The S-1 filing serves two masters. SpaceX needs to present orbital data centres as a credible growth story to justify a $1.75 trillion valuation, the highest ever for a pre-IPO company. It also needs to disclose the risks clearly enough to protect itself from securities litigation if the plans do not materialise. The result is a document that simultaneously promotes and disclaims the same initiative. This is not unusual in IPO filings. It is unusual when the chief executive has spent the preceding three months describing the initiative as inevitable, obvious, and cheaper than the alternatives.

The SpaceX-xAI merger in February, an all-stock transaction valuing the combined entity at $1.25 trillion, was explicitly motivated by orbital data centres. Musk said integrating Starlink’s global satellite mesh with xAI’s large language models was a primary rationale. Musk’s AI chip ambitions through the Terafab project with Intel include dedicated processors for orbital deployments. The one million satellites in the FCC filing would represent a hundred-fold increase over the current population of low Earth orbit. Ars Technica estimated the barebones deployment cost at “at least $1 trillion.” The vast majority of more than 1,000 public comments to the FCC opposed the plan, citing debris, light pollution, and the risk of Kessler syndrome, a cascading chain of collisions that could render entire orbital altitudes unusable.

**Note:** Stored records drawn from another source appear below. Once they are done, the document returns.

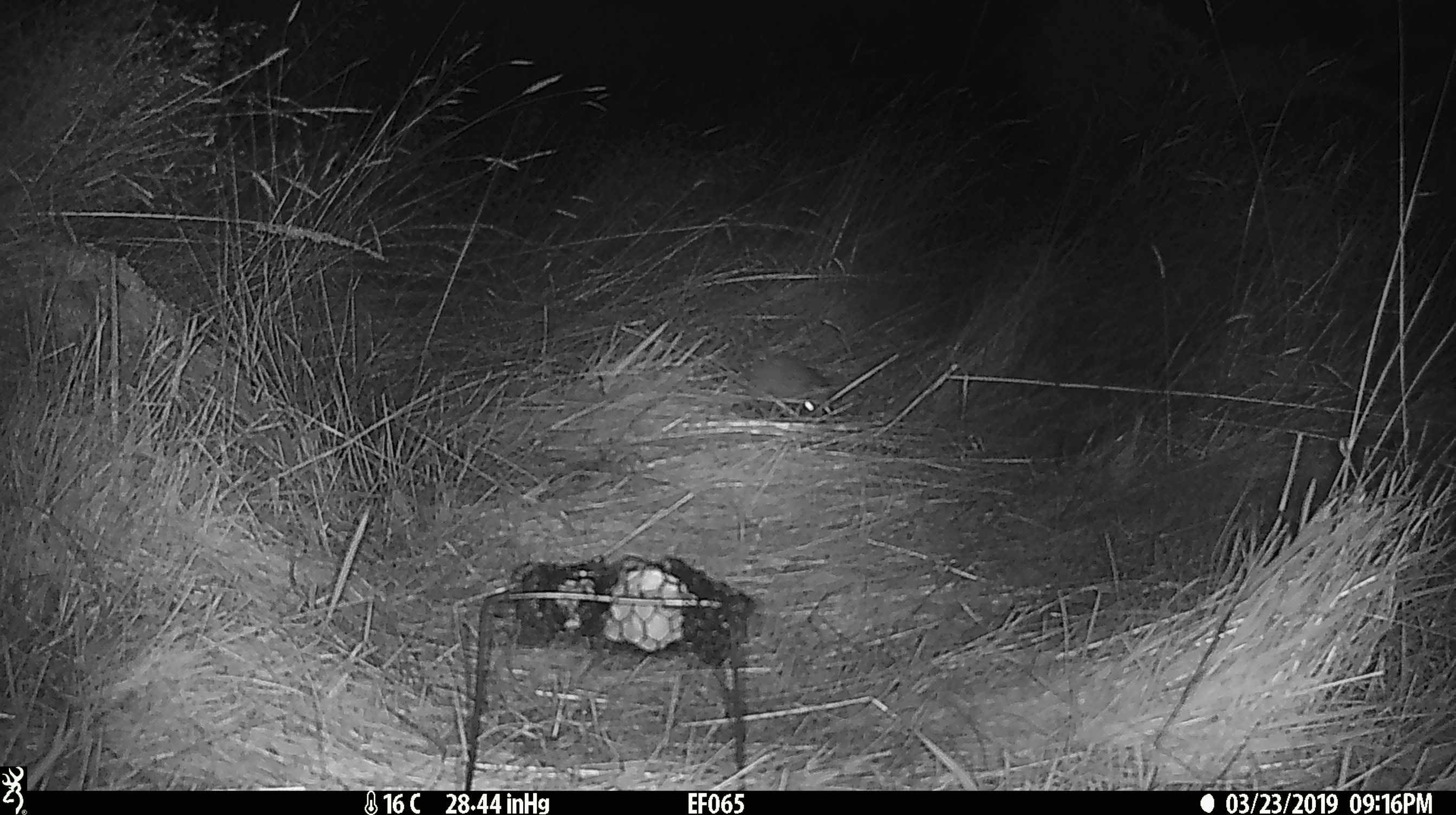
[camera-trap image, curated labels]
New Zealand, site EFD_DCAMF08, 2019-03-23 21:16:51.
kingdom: Animalia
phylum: Chordata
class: Mammalia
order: Eulipotyphla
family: Erinaceidae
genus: Erinaceus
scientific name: Erinaceus europaeus europaeus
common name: european hedgehog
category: hedgehog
Hedgehog (european hedgehog) (Erinaceus europaeus europaeus).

SpaceX may eventually prove that orbital compute works. The company has a record of achieving what others said was impossible, most notably reusable rockets. But the S-1 filing is not the language of a company that has solved the problem. It is the language of a company that wants credit for trying and protection if it fails. The gap between Davos in January and the SEC in April is the gap between a pitch and a prospectus. Both are real. Only one carries legal liability.